PROBLEM REQUIREMENTS →
Return verbatim the part of the records that opens with the line containing "Among (209,201), (276,139), (174,294), which" and runs through the last line of the records, with both of those lines included.
#####
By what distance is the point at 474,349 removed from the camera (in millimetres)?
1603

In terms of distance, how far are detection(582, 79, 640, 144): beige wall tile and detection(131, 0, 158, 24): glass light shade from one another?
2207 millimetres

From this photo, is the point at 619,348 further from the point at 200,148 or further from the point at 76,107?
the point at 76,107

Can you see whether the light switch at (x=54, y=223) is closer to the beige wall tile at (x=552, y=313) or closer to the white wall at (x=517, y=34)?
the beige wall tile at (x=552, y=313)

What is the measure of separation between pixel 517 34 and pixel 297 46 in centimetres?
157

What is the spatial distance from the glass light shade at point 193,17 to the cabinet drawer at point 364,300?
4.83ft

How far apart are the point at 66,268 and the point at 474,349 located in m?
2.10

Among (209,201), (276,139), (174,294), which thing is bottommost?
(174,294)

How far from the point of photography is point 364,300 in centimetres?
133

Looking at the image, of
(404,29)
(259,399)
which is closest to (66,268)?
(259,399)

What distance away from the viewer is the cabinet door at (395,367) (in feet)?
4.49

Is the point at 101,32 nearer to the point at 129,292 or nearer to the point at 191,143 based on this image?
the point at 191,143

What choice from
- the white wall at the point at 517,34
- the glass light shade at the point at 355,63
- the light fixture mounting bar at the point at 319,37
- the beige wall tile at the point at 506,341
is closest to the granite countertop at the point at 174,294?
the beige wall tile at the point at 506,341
#####
EXPECTED ANSWER →
Among (209,201), (276,139), (174,294), which thing is bottommost?
(174,294)

How far from the point of photography is point 364,300 in centimetres?
133

Looking at the image, of
(404,29)
(259,399)
which is closest to (66,268)?
(259,399)

What distance away from the viewer is the cabinet door at (395,367) (in feet)?
4.49

Is the point at 101,32 nearer to the point at 129,292 or nearer to the point at 191,143 based on this image?
the point at 191,143

What choice from
- the white wall at the point at 517,34
- the glass light shade at the point at 355,63
- the light fixture mounting bar at the point at 319,37
- the beige wall tile at the point at 506,341
is closest to the granite countertop at the point at 174,294?
the beige wall tile at the point at 506,341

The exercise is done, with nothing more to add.